%%

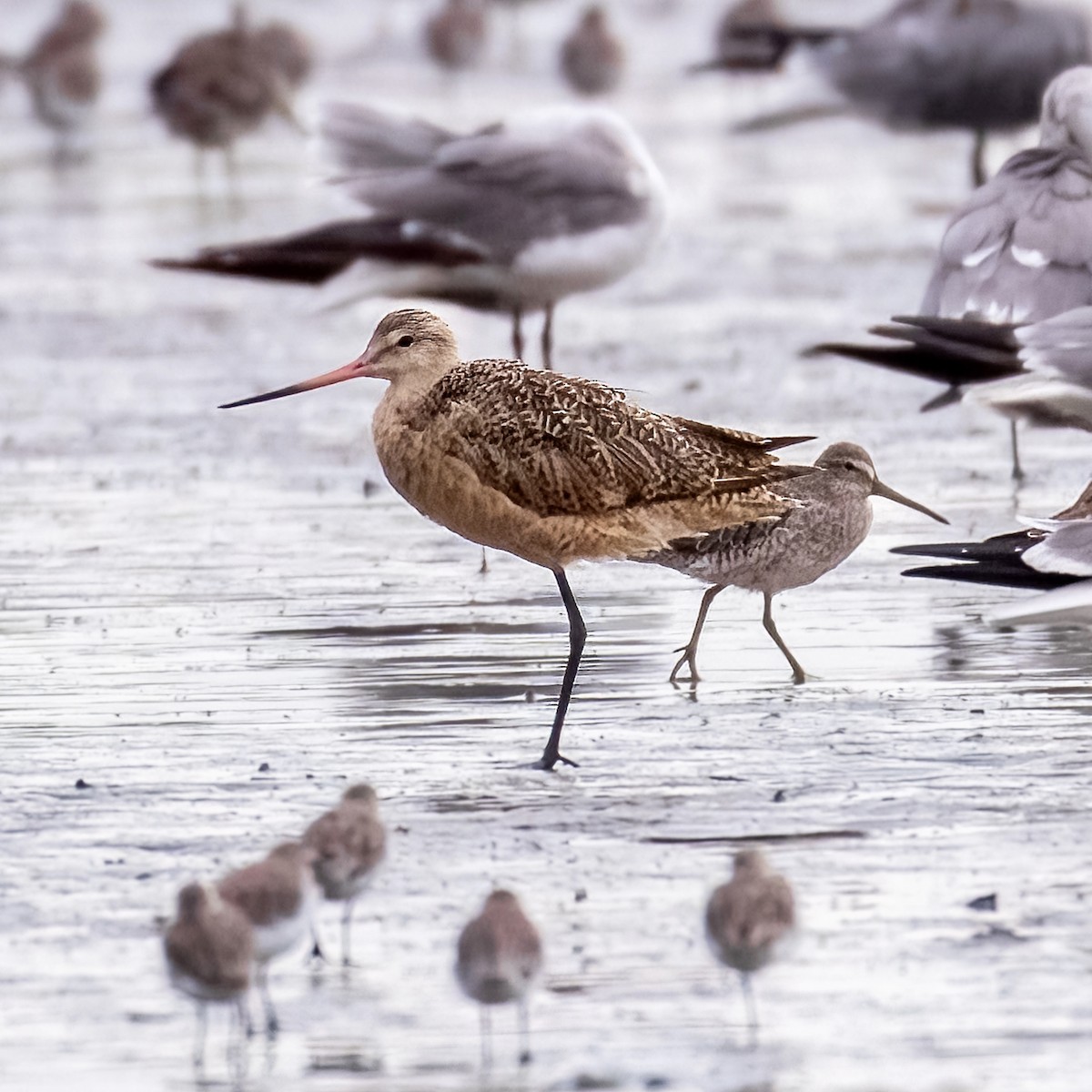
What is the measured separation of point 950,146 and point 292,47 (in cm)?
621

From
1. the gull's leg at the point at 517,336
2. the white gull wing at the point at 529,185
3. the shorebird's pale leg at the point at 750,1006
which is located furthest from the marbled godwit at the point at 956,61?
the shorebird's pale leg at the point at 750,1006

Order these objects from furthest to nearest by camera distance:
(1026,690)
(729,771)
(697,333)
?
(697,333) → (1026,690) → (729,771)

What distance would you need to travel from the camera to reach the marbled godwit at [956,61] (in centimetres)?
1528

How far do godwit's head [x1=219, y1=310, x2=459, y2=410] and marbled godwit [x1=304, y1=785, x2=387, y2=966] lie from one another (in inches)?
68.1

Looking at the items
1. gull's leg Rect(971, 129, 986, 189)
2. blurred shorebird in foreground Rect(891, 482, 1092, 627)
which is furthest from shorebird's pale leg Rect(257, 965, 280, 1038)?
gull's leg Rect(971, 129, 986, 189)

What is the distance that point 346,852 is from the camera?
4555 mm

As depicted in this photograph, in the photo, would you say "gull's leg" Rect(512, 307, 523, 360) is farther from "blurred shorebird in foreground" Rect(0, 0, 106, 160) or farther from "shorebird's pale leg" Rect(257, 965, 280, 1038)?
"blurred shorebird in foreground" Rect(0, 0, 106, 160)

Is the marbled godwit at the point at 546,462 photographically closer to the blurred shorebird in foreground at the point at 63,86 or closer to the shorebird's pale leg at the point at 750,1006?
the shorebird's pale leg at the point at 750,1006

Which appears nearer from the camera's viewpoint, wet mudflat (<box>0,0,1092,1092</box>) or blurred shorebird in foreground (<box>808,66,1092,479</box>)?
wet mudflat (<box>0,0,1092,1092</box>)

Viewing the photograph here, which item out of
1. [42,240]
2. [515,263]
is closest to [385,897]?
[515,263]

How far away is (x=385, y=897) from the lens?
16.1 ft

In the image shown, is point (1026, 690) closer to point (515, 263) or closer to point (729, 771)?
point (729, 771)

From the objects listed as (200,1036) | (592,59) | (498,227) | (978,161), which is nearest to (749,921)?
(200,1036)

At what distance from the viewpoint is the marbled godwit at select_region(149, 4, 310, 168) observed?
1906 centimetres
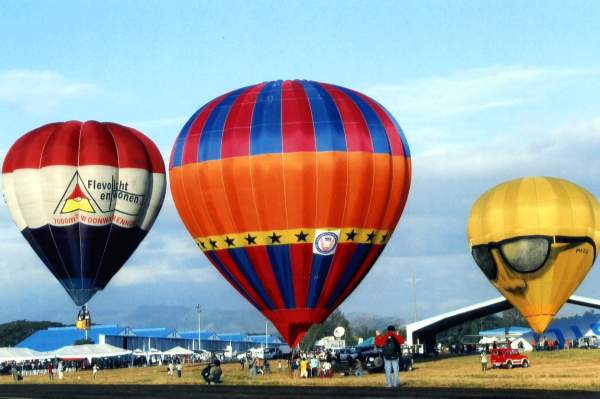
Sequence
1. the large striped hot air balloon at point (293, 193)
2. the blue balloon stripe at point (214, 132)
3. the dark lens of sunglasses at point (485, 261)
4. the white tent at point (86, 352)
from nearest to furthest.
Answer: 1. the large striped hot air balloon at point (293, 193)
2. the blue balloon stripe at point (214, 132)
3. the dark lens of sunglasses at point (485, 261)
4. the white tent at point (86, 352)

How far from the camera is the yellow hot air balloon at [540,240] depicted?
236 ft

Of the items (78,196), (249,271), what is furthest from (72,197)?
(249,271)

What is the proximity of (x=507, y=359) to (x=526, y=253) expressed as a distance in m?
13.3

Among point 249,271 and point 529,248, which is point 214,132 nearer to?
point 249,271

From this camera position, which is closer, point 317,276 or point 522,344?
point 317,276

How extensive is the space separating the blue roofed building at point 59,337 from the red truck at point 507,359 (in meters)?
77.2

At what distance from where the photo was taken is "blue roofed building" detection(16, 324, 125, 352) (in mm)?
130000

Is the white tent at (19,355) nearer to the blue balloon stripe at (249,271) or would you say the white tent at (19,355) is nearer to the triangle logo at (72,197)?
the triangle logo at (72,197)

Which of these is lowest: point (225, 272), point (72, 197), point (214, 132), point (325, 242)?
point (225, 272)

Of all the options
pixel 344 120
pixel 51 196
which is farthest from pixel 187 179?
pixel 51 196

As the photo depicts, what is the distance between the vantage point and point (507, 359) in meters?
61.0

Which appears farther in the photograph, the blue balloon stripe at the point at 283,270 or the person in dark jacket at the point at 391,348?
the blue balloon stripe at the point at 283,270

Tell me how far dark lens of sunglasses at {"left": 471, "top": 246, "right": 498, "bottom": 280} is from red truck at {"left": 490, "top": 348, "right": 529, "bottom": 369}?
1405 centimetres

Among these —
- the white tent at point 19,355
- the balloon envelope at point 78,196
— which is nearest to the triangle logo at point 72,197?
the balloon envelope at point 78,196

%%

▸ **Stated exercise**: Send back exactly the lines from the line with "Of the items" through the end of the records.

▸ **Result below**:
Of the items (78,196), (249,271), what is furthest from (72,197)?
(249,271)

What is the proximity of (x=507, y=359) to (x=526, y=253) expressed as a distance in m?
13.3

Among point 249,271 and point 529,248, which is point 214,132 nearer to?
point 249,271

From this camera position, which is closer, point 317,276 or point 522,344?
point 317,276

How extensive is the space separating the blue roofed building at point 59,337 from the red truck at point 507,359 (in meters)?
77.2

At what distance from where the photo was taken is "blue roofed building" detection(16, 324, 125, 352) (in mm)?
130000

Is the white tent at (19,355) nearer to the blue balloon stripe at (249,271) or would you say the white tent at (19,355) is nearer to the triangle logo at (72,197)?
the triangle logo at (72,197)

Which of these is lowest: point (225, 272), point (72, 197), point (214, 132), point (325, 242)?
point (225, 272)

Of all the options
pixel 344 120
pixel 51 196
which is farthest from pixel 187 179?
pixel 51 196

As the photo depicts, what is the distance between the vantage point and point (507, 359) in meters?
61.0

Which appears farther in the photograph, the blue balloon stripe at the point at 283,270 or the person in dark jacket at the point at 391,348?
the blue balloon stripe at the point at 283,270

Tell me how far dark lens of sunglasses at {"left": 471, "top": 246, "right": 498, "bottom": 280} is from red truck at {"left": 490, "top": 348, "right": 529, "bottom": 369}?
1405 centimetres

Among these —
- the white tent at point 19,355
- the balloon envelope at point 78,196
— which is nearest to the triangle logo at point 72,197?
the balloon envelope at point 78,196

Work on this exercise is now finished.